|
|
YÜZÜ
ve KIÇIYLA ÇAĞIMIZ İNSANI
Prof.
Dr. Ahmet İNAM
Ağabeyim
Milan Kundera, Yavaşlık (La Lenteur) kitabında buyuruyor. (Özdemir İnce
çevirisi, Can Yayınları, 1995, s.84): "Vincent, Julie'ye bakıyor
ve birden büyülenmiş gibi oluyor: Beyaz ışık bir peri güzelliği verdi
genç kıza, onu şaşırtan bir güzellik genç kızda önceleri görmediği bir
güzellik, ince kırılgan, lekesiz, erişilmez bir güzellik. Birden, aklına
nasıl geldi bilmiyor, genç kızın kıçının deliğini düşünmeye başlıyor."
Kıç deliğini düşündükçe Vincent, daha da beyazlaşıyor. Julie, daha da
güzelleşiyor."
Yunanistan'ın Delfi kentinde dinleyici olarak katıldığım bir felsefe toplantısının
ardından 7 Haziran 1992'de defterime şunları yazmışım: "Felsefeci
dünyada kıçıyla oturduğunu unutmasaydı, daha anlamlı, daha önemli şeyler
söyleyebilirdi."
Kundera beden güzelliğindeki "kıç deliğinin" yerini keşfediyor!
Avrupalı, ortaçağda unutmaya çalıştığı bedenini, 18.yüzyılda göklere çıkardı.

*Talimat 1*: Girdilerde "As the image" ifadesini içeren satırdan girdilerin sonuna kadar olan satırları, iki uç da dahil, "furthest" yerine "farthest" koyarak yeniden yazın; geri kalan hiçbir şeyi değiştirmeyin.
Girdilerin belge metniyle hiçbir ilgisi yoktur.

*Kayıtlı Veriler*:
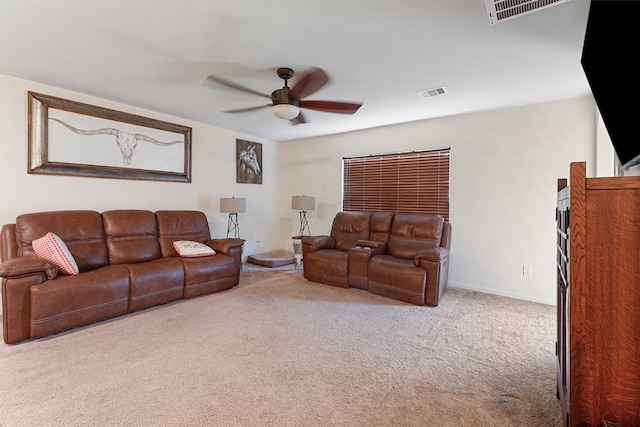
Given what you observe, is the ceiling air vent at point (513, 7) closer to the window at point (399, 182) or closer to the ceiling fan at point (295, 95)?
the ceiling fan at point (295, 95)

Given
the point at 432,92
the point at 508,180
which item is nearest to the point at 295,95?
the point at 432,92

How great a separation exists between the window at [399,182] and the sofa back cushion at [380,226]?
38cm

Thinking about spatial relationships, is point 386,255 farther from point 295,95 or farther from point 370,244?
point 295,95

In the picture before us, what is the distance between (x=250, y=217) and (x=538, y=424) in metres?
4.87

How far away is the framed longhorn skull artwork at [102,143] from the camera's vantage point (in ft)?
10.6

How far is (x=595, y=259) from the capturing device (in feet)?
3.58

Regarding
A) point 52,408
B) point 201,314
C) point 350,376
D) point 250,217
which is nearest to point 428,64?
point 350,376

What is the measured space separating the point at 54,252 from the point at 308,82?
2.79 m

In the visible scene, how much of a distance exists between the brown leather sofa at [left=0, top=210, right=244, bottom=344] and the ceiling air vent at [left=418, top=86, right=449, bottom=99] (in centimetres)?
296

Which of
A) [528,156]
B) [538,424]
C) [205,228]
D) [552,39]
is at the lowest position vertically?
[538,424]

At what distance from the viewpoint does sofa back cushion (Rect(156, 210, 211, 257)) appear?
12.7 feet

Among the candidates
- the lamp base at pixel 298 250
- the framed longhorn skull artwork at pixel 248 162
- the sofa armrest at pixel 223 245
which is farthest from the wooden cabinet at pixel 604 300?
the framed longhorn skull artwork at pixel 248 162

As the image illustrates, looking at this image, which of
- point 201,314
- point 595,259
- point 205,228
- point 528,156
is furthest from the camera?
point 205,228

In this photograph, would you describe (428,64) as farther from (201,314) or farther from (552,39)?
(201,314)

*Talimat 2*: Belge metnindeki deftere düşülen nota göre felsefeci hangi durumda daha anlamlı, daha önemli şeyler söyleyebilirdi? Lütfen bir ila üç cümleyle açıklayın.

*Nihai Cevap 1*:
As the image illustrates, looking at this image, which of
- point 201,314
- point 595,259
- point 205,228
- point 528,156
is farthest from the camera?
point 205,228

In this photograph, would you describe (428,64) as farther from (201,314) or farther from (552,39)?
(201,314)

*Nihai Cevap 2*: Delfi'deki felsefe toplantısının ardından 7 Haziran 1992'de deftere yazılan nota göre felsefeci, dünyada kıçıyla oturduğunu unutmasaydı daha anlamlı, daha önemli şeyler söyleyebilirdi.